La missione italiana di Putin, il nemico pubblico numero 1 secondo il G7. Prima in visita all’Expo con Renzi, poi a Roma da Papa Francesco: «Spiegherò al Vaticano la crisi con l’Ucraina». Con lui ministri e oligarchi. E forse vedrà Berlusconi

Se anche questa volta dovesse arrivare in ritardo da papa Francesco, Vladimir Putin potrebbe aspettarsi anche una bella ramanzina da un uomo che interpreta il suo “soft power” come nessun capo politico al mondo è in grado di fare. Il cerimoniale russo lo sa perfettamente, e questa volta (visto che è stato Putin a insistere per avere udienza dal Papa) c’è da scommettere che i tempi verranno rispettati al secondo.
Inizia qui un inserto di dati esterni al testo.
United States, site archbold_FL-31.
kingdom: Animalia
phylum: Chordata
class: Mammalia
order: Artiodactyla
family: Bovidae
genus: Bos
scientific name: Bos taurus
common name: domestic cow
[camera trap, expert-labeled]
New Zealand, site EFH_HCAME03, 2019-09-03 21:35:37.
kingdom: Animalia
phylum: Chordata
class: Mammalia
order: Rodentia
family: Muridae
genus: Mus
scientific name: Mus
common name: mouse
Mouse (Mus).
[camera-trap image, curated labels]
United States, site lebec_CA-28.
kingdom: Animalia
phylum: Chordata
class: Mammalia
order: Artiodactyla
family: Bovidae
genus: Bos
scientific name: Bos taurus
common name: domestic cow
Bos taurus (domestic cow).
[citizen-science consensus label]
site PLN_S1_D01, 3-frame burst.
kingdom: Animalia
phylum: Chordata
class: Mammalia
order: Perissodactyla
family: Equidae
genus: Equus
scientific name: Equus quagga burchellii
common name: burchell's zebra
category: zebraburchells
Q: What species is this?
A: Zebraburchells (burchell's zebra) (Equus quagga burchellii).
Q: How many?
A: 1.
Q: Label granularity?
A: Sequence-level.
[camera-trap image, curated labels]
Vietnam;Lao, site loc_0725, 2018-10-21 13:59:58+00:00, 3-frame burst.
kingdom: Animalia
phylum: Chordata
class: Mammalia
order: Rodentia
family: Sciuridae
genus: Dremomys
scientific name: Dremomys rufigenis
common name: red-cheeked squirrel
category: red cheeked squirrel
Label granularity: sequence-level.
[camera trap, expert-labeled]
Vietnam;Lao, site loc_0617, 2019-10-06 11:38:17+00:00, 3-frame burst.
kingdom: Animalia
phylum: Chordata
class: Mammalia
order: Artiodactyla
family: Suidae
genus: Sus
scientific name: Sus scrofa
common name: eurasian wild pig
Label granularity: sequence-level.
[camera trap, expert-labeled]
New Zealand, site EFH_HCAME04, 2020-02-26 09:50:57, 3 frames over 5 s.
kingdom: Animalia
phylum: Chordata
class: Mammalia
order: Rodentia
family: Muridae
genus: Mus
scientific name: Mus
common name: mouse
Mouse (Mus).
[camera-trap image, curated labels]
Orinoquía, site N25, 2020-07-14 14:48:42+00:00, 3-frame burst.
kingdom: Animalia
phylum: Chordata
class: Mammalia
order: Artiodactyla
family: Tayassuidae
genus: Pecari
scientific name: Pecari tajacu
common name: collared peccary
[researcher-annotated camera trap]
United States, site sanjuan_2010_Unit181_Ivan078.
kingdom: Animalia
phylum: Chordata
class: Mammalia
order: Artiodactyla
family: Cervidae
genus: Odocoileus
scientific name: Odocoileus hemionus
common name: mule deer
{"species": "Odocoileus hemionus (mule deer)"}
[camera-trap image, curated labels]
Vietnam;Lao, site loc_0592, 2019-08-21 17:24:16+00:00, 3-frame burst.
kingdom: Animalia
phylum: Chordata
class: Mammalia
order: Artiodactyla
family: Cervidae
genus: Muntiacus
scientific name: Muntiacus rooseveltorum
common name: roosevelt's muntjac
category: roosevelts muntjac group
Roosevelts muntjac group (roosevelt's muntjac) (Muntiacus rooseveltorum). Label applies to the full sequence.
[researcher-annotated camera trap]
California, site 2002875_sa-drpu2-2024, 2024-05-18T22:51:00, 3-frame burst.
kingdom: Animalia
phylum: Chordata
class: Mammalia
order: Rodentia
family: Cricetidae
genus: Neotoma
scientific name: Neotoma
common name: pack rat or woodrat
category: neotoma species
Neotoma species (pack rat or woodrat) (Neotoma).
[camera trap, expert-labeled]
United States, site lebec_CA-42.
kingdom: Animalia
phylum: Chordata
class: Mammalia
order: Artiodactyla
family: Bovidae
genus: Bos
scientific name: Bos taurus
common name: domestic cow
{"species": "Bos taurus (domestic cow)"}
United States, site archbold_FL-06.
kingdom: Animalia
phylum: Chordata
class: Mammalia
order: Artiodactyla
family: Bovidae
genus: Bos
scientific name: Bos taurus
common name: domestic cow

L’ultima volta l’uomo di Mosca arrivò in Vaticano con un’ora di ritardo: atterrava in Italia dopo un bagno di folla in Serbia, protratto platealmente per recitare fino all’ultimo secondo il ruolo di grande protettore degli slavi. Il Vladimir Putin che torna in Italia e in Vaticano è un uomo che continua a giocare con grande intelligenza fra le debolezze e le contraddizioni di un’Europa in crisi politica ed economica. Un leader politico che sa come muoversi per dividere gli alleati della Ue e anche quelli della Nato. Ma è anche il capo di un’economia che con le sanzioni Usa/Ue/Giappone vede i conti in pericolo, e non basta il “pivot Asia”, il grande abbraccio alla Cina.
Ecco perché l’incontro con Matteo Renzi e soprattutto quello con papa Francesco sono utili non solo a rompere un accerchiamento che è limitato, ma soprattutto a tenere con dignità la scena mentre la crisi economica inizia a farsi sentire.
Questa mattina arriva all’Expo alle 10,45, visita il padiglione russo, quello italiano e poi con Matteo Renzi ha un incontro bilaterale, una conferenza stampa e un pranzo. I temi saranno chiaramente Ucraina e le altre crisi nella regione del Medio Oriente. Sulla Libia, dopo il viaggio di Paolo Gentiloni a Mosca la scorsa settimana, Renzi tornerà a chiedere con forza alla Russia di contribuire alla stabilizzazione, invece di insistere con la litania della condanna dell’intervento militare della Nato contro Gheddafi, contro un regime amico.
In serata dovrebbe vedere l’amico Silvio Berlusconi, anche se non c’è una conferma ufficiale. Ma nel pomeriggio l’appuntamento è in Vaticano col Papa, alle 17. Putin lo ha chiesto perché sa benissimo che la Chiesa cattolica ucraina sta facendo pressioni forti sul Vaticano perché denunci l’aggressione russa al Donbass e alla Crimea. A Mosca, prima di partire per l’Italia, il bravissimo portavoce del presidente Dmitri Peskov ha detto chiaramente che Putin si prepara ad essere interrogato: «Se il Papa mostra interesse non ho dubbi che il presidente sarà pronto a chiarire dettagliatamente la posizione della Russia nella crisi ucraina». Ieri il ministro degli Esteri russo Lavrov, dopo una telefonata con il collega tedesco Steinmeier, ha sottolineato la «fragilità» degli accordi di Minsk sul cessate il fuoco (già ampiamente violati).
Il primo incontro con Bergoglio avvenne il 25 novembre 2013, alla vigilia del vertice Italia- Russia a Trieste. Allora c’era la Siria in prima linea, adesso c’è l’Ucraina. Ma il Papa ha ben chiara la crisi in Medio Oriente in cui tutti i cristiani, cattolici oppure ortodossi, sono in crisi se non in fuga.
A Milano Putin arriva con 70 giornalisti al seguito e un battaglione di oligarchi. Ci saranno Igor Secin, il capo del gruppo petrolifero Rosneft, assieme al vice premier Igor Shuvalov, al ministro dell’Industria Denis Manturov, al ministro dello Sviluppo economico Alexiei Uliukaiev.
Renzi non ha fatto mistero di puntare ad altri accordi con la Russia, che non scavalchino le sanzioni, ma che preparino i due paesi a una nuova luna di miele quando la questione Ucraina in qualche modo sarà stata sbrogliata a metabolizzata. Non “congelata”, perché anche l’Italia sa bene che mantenere un bubbone del genere nel cuore d’Europa è una garanzia di infezione politica perenne.